If we remove the function parentheses and further assume we have no idea what the arity of the functions involved is, then we have an ambiguous expression (or so it would seem):

/add /mul /cos x /sin y /div /sub a b c

Here I’m using /*name* to indicate a function. Anything else is a parameter.

Without knowing that `/cos`

and `/sin`

take one parameter, while the rest all take two, it’s impossible to evaluate the expression (or so it would seem).

**§**

But currying saves the day.

The sequence of events, token by token, goes like this:

- Token
**/add**is a function, so push it on the stack. - Token
**/mul**is a function, so push it on the stack. - Token
**/cos**is a function, so push it on the stack. - Token
**x**is a parameter, so pop function /cos and invoke it with the parameter. - Function /cos returns a
**parameter**, so pop and invoke /mul with it. - Function /mul returns a
**function**, so push it on the stack. - Token
**/sin**is a function, so push it on the stack. - Token
**y**is a parameter, so pop and invoke /sin with parameter. - Function /sin returns a
**parameter**, so pop and invoke /mul2. - Function /mul2 returns a
**parameter**, so pop and invoke /add. - Function /add returns a
**function**, so push it on the stack. - Token
**/div**is a function, so push it on the stack. - Token
**/sub**is a function, so push it on the stack. - Token
**a**is a parameter, so pop and invoke /sub. - Function /sub returns a
**function**, so push it on the stack. - Token
**b**is a parameter, so pop and invoke /sub2. - Function /sub2 returns a
**parameter**, so pop and invoke /div. - Function /div returns a
**function**, so push it on the stack. - Token
**c**is a parameter, so pop and invoke /div2. - Function /div2 returns a
**parameter**, so pop and invoke /add2. - Function /add2 returns a
**parameter**; stack is empty so return it.

So it all works out rather nicely.

∅

Wyrd Smythe

said:Note currying doesn’t solve the problem of functions that take variable numbers of parameters, such as how $print works in many contexts.

As noted in the text, it’s impossible to tell

`⟨$print A⟩`

from`⟨$print A B C D⟩`

unless the language uses some form of syntax to determine what ends the list.

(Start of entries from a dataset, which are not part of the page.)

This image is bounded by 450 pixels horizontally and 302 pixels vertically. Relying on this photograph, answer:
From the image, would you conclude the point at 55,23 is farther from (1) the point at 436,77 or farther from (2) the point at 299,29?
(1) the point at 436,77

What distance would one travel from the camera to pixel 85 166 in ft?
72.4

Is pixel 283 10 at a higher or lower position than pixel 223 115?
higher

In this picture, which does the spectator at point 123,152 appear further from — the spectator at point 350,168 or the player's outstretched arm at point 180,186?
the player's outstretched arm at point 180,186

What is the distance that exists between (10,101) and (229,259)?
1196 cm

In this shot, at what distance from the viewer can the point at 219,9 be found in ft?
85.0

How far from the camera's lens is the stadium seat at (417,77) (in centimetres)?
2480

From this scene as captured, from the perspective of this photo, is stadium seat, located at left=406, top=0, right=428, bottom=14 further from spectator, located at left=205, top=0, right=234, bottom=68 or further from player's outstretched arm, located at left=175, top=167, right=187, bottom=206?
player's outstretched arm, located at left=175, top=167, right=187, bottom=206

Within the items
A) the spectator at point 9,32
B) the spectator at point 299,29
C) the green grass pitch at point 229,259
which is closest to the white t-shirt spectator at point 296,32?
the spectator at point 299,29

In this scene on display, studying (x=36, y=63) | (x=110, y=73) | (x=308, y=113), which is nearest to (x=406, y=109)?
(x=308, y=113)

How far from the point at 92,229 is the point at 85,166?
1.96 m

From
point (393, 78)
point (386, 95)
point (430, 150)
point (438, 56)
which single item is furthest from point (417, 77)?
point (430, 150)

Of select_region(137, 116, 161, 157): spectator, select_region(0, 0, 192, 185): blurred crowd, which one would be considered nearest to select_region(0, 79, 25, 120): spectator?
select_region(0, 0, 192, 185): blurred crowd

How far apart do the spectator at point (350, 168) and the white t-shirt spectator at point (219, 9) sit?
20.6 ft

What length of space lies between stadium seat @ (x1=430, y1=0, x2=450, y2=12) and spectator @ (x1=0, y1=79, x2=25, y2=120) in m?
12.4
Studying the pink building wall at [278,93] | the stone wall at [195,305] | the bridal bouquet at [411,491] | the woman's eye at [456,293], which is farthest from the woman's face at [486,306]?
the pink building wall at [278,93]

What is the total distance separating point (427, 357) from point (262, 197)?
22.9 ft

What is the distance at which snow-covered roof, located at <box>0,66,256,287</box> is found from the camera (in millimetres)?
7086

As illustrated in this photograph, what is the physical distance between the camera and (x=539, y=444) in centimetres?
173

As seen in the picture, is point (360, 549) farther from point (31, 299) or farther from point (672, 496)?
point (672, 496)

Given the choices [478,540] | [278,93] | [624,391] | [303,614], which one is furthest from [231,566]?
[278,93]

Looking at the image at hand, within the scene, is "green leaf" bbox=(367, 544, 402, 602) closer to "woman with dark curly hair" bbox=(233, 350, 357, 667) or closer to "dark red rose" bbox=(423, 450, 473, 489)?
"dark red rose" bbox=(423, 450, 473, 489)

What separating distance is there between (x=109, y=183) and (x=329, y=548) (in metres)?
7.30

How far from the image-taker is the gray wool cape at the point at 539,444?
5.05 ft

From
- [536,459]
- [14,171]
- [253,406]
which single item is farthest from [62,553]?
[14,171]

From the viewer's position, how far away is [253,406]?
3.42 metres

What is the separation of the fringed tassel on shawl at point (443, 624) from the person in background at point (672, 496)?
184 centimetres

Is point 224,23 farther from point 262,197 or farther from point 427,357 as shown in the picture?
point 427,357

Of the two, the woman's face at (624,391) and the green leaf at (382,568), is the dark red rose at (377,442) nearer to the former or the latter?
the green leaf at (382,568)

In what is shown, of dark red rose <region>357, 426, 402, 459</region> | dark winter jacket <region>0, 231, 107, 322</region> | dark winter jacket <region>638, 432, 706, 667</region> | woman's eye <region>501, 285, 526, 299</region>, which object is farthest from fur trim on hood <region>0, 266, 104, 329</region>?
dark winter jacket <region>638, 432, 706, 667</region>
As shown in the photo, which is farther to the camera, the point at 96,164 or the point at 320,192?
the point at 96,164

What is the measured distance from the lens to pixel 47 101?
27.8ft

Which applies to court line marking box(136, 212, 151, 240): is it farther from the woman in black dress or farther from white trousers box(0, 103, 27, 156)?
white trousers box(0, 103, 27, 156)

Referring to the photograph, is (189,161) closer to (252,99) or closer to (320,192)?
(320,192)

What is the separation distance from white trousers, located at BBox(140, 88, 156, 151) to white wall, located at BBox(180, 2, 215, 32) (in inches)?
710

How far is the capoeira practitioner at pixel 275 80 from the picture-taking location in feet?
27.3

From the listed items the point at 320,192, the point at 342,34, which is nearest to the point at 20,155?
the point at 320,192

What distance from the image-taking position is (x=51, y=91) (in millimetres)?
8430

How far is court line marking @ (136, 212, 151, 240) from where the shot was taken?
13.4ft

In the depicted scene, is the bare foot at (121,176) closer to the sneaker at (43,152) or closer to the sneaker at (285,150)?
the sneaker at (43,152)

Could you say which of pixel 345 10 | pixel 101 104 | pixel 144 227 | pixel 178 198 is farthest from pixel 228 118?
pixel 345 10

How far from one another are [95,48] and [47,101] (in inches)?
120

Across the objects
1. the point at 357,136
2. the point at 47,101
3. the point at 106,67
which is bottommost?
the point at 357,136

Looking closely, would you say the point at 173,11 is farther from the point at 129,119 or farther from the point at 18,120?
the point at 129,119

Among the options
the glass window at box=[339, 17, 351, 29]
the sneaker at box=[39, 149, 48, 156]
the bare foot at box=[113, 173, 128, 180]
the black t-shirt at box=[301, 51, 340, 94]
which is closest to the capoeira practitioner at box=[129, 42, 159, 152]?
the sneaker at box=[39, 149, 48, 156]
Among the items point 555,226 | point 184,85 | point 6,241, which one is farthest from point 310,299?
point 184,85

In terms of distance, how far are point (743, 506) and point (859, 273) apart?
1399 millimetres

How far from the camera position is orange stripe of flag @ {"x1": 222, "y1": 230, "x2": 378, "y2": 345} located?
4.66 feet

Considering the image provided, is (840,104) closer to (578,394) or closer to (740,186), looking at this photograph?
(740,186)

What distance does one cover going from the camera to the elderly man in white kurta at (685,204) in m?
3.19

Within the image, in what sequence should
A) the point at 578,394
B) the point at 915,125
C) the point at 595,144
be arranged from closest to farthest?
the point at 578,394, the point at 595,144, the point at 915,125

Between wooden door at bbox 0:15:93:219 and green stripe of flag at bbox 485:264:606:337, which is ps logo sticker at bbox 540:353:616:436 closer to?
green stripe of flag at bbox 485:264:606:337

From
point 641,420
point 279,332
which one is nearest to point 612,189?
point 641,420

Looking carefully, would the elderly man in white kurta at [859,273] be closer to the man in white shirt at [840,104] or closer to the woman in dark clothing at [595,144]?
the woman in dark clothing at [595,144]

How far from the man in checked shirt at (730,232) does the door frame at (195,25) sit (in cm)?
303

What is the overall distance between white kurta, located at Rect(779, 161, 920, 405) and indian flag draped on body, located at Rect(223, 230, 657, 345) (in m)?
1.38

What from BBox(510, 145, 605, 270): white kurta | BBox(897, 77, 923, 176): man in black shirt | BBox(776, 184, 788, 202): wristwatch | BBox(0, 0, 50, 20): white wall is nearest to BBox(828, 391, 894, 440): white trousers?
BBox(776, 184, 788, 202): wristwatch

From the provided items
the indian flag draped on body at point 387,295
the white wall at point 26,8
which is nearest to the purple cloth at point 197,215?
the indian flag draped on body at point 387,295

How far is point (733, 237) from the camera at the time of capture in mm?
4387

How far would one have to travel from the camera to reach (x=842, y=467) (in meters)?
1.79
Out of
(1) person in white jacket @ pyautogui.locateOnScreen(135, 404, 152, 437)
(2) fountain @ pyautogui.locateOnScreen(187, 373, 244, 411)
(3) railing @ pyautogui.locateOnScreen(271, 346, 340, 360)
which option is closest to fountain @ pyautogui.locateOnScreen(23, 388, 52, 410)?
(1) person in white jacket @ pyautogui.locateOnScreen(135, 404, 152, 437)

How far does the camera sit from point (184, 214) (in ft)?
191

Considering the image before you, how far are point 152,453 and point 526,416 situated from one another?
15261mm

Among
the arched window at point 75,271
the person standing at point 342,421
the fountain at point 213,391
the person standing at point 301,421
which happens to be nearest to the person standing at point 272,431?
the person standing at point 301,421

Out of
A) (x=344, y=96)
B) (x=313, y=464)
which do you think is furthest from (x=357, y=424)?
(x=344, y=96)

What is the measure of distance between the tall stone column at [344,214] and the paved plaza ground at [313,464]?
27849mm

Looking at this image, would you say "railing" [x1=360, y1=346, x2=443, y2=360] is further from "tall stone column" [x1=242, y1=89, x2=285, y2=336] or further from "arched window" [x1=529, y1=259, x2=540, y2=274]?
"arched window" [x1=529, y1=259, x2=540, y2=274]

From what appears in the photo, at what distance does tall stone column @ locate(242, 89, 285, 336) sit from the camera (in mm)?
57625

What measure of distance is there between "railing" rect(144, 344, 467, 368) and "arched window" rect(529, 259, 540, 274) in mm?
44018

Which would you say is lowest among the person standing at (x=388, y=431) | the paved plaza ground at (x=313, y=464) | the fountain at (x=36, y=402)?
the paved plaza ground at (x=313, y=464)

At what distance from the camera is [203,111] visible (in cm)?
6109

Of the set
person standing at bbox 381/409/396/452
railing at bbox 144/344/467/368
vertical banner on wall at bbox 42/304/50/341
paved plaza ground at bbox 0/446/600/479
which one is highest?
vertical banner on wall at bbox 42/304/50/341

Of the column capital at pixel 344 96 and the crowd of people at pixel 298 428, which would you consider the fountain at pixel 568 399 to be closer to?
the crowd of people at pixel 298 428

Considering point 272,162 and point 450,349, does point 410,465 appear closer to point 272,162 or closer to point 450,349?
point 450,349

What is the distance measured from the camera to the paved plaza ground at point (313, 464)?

The most common technique is some form of bracketing:`print(A)`

versus`print(A B C D)`

`(print: A)`

versus`(print: A B C D)`

Less common is an ‘end of list’ marker, although sometimes punctuation is used:

`$print A;`

versus`$print A B C D;`

In a few cases, the end of the text line signifies the end of the list.

Another possibility is that the function always takes a single parameter, but that parameter can be a single item or list. (If necessarily always a list, a list with a single item.)

`print(A, B, C, D)`

`$print A,B,C,D`

`(print: (list: A B C D))`

As the first example shows, many languages that use that syntax have the notion of a list of input arguments built in. The second example uses commas to join objects in an implicit list.

The third example assumes the print: function takes only one parameter, but that parameter can be a list.

With regard to currying a function with a variable argument list, about the only technique possible uses an ‘end-of-list’ marker of some kind. For example, the $print function returns a function that takes a parameter and returns a function. That function does the same so long as the parameter isn’t an EOL marker. A function that does take an EOL marker as its parameter does not return a function, it returns the final result.